Random Walk Initialization for Training Very Deep Feedforward Networks
Venue
arXiv preprint, Google Inc. (2014), pp. 1-10
Publication Year
2014
Authors
David Sussillo, L.F. Abbott
BibTeX
Abstract
Training very deep networks is an important open problem in machine learning. One
of many difficulties is that the norm of the back-propagated error gradient can
grow or decay exponentially. Here we show that training very deep feed-forward
networks (FFNs) is not as difficult as previously thought. Unlike when
back-propagation is applied to a recurrent network, application to an FFN amounts
to multiplying the error gradient by a different random matrix at each layer.
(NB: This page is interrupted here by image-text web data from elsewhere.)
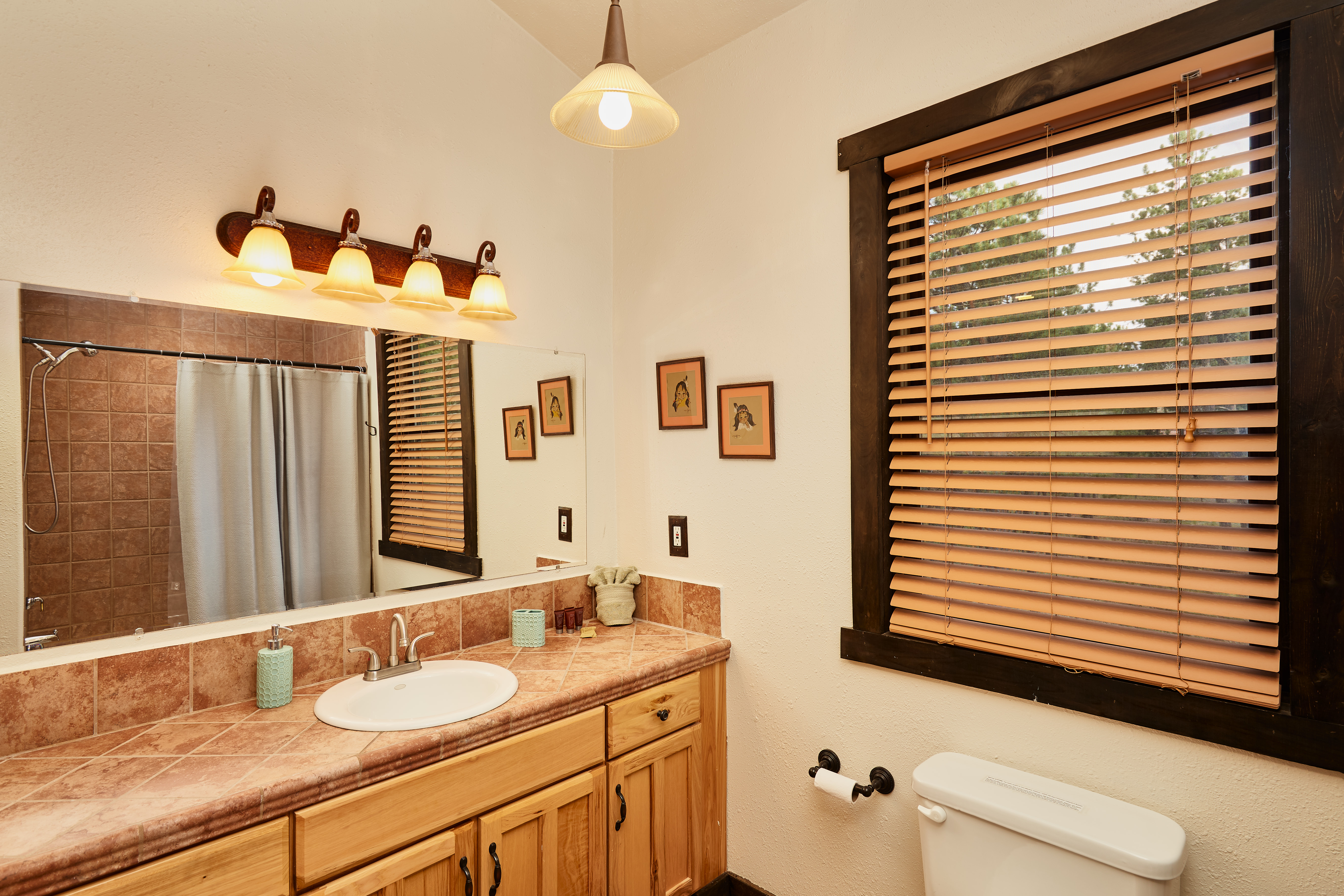 The upstairs bedroom has a large vanity.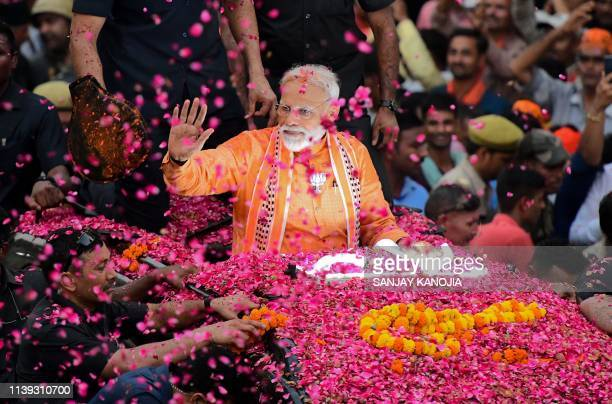 TOPSHOT Indian Prime Minister and leader of the Bharatiya Janata Party Narendra Modi gestures during a roadshow in Varanasi on April 25 2019 Tens of...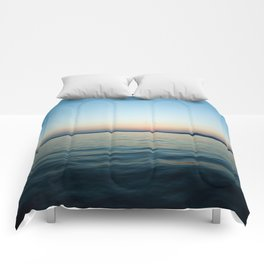 Subtle sunset Comforters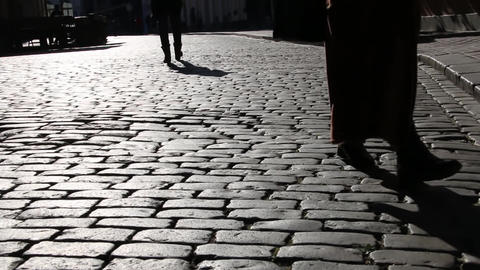 Harsh shadows of feet on the pavement. light on the stone pavement Footage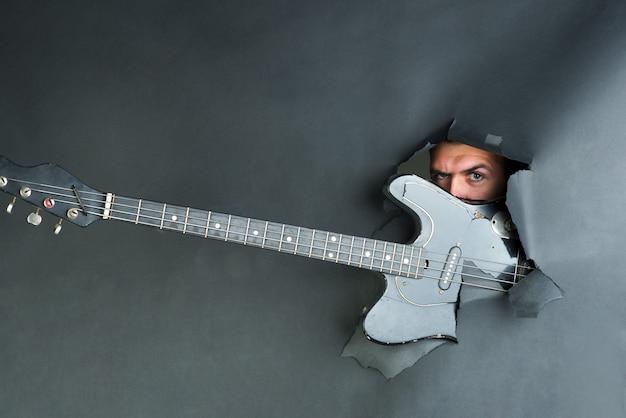 Muziekinstrument. mannelijk gezicht kijk door papier. elektrische gitaar door gescheurd zwart papier. man komt uit gat in papieren muur met elektrische gitaar. kopieer ruimte voor het adverteren van muziekinstrumenten in de winkel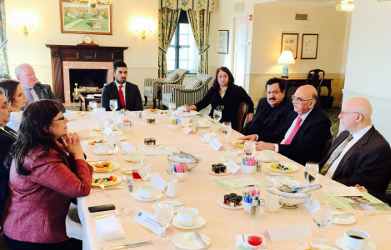 PDI Fellow Mohammed AlBader, seated at the head of the table, works as a Practice Manager for MetLife, Chicago. He participated in a business luncheon in Chicago for the President of the American University, Madaba (Jordan), Dr. George Hazboun, (right side, speaking). Also pictured: Talat Othman (far right), President of the Arab-American Business Professional Association, and H.E. Ihsan Sweiss (right side, left of Dr. Hazboun), Honorary Counsel for Jordan.
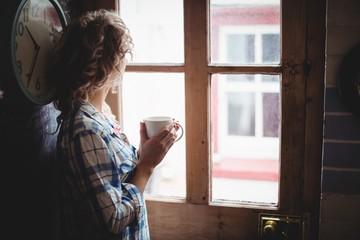 Woman looking through window while having coffee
We
show that the successive application of correctly scaled random matrices to an
initial vector results in a random walk of the log of the norm of the resulting
vectors, and we compute the scaling that makes this walk unbiased. The variance of
the random walk grows only linearly with network depth and is inversely
proportional to the size of each layer. Practically, this implies a gradient whose
log-norm scales with the square root of the network depth and shows that the
vanishing gradient problem can be mitigated by increasing the width of the layers.
Mathematical analyses and experimental results using stochastic gradient descent to
optimize tasks related to the MNIST and TIMIT datasets are provided to support
these claims. Equations for the optimal matrix scaling are provided for the linear
and ReLU cases.